## WRITTEN TASK A
Using the New Jersey surf fishing thread, state whether each statement agrees with it, answering yes or no and quoting the words that decide it: (i) shaggy has caught one striper of about 29" so far this fall; (ii) Fordcrew fishes every day; (iii) woodie caught blues in the Atlantic City area.
## WRITTEN TASK B
Carry on the New Jersey surf fishing thread from its last line.

## TEXT SHOWN
|---|

# Curious about the NJ surf action



## shaggy (Jun 18, 2003)

Been getting some nice stripers off and on at AI, very few decent blue. Just wondering what my northern brothers and sisters may be seeing. The action here should be getting close, but as for me this fall so far, one striper about 29". I keep thinking and hoping "next time", and well with me, next time is about once a week, twice if my wife sees me in a bad mood.

Have Jeep will travel.


----------



## Fordcrew (Oct 26, 2002)

Shaggy, the blues are here in full force right now in NJ. Personally witnessed them running bait up on the beach Wed.As for stripers I havent been very lucky but I read a lot of reports about big ones being landed. Unfortunately I only get out about once or twice a week so my report may be a little thin.Man I wish I could be out ther every day like some guys down there!


----------



## shaggy (Jun 18, 2003)

Well, a 26" striper and a 31" blue. Could we be close?

Have Jeep will travel.


----------



## woodie (Sep 6, 2002)

*Where in New Jersey are the blues??*

Hi we fished the Atlantic City area Sat.and Sun. and not one blue.

|---|

## PROVIDED RECORDS
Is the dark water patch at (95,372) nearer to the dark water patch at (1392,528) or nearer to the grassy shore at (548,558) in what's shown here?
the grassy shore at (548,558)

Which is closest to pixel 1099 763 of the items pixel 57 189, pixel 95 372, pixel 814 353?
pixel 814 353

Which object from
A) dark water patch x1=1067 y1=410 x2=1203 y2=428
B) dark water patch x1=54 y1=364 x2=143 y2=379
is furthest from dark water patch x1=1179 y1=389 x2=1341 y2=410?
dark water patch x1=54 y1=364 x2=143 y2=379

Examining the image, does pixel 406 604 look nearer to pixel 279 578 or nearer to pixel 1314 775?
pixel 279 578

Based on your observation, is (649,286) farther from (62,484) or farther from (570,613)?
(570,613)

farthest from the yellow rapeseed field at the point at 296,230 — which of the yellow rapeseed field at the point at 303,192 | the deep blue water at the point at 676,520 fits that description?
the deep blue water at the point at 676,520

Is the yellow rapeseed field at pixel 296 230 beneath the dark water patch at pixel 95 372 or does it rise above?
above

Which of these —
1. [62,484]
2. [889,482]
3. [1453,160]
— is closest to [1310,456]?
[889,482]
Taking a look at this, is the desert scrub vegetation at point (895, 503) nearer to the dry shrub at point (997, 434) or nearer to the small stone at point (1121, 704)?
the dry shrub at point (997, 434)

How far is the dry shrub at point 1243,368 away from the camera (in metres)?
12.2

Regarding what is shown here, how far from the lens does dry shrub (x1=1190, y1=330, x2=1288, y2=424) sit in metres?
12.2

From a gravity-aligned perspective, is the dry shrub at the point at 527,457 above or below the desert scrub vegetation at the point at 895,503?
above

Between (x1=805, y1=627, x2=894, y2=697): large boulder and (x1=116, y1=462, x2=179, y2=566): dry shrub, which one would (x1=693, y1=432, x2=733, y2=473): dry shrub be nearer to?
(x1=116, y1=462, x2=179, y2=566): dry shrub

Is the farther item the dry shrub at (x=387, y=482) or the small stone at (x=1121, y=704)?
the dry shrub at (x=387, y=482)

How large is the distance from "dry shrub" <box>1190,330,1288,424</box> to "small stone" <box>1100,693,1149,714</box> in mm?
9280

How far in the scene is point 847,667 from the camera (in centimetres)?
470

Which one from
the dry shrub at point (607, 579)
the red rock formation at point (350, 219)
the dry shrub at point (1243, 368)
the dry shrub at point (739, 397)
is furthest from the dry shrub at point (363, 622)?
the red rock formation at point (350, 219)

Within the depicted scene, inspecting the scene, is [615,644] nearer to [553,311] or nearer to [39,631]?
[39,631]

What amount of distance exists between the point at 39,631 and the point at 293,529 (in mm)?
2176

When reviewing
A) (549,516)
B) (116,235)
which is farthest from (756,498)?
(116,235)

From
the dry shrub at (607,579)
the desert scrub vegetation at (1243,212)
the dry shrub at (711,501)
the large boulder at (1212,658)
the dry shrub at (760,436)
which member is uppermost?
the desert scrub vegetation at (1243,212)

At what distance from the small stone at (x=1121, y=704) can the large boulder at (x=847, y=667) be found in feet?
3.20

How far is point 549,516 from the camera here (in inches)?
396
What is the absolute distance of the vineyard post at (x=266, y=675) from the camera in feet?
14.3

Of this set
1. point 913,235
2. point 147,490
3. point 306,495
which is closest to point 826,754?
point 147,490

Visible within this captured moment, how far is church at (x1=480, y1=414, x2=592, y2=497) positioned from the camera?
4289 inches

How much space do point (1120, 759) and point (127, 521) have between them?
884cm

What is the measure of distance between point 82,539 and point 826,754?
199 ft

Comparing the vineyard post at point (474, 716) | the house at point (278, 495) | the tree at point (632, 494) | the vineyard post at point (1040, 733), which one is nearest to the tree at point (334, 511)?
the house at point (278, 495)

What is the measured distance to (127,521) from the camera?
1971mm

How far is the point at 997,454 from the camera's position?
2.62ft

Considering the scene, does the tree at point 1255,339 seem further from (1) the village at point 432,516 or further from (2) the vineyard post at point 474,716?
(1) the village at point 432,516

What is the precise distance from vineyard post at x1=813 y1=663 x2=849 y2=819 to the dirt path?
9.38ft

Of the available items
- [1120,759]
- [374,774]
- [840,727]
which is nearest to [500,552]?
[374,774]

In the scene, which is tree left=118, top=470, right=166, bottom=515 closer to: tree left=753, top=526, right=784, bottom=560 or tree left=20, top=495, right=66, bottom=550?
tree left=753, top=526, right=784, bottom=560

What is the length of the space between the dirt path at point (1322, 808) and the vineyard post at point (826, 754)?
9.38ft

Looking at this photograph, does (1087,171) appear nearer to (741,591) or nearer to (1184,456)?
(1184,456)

|---|

## RESULT A
(i) Yes: "one striper about 29"".
(ii) No: "I only get out about once or twice a week".
(iii) No: "not one blue".

## RESULT B
Where are the blues???? I saw a hand full of short tog caught on Sat. One 30" striper Sun. about 8:30A.M. and a dozen or so short tog caught. If don't count the skates I got skunk!!


----------



## flatfish (Nov 14, 2002)

fished sun 11/16 , nothing ,didn't see anyone catching anything either!


----------



## Duke of Fluke (May 22, 2002)

Flatfish,

I hear lots of good reports from your part of the state. Lots of blues from the hook all the way down to LBI. Things are slower further south. This is just from reports, not first hand experience. I'm thinking of giving it a shot this week or next.


----------



## flatfish (Nov 14, 2002)

hello duke, were they boat reports? the surf was very calm and flat on sunday,


----------



## Duke of Fluke (May 22, 2002)

Surf. From what I hear you have to be mobile. The fish pop up and go nuts for a while then the boats charge in and put them down. The fish pop back up down the beach. I'd guess weekdays are better. I might fish Thanksgiving morning.


----------



## woodie (Sep 6, 2002)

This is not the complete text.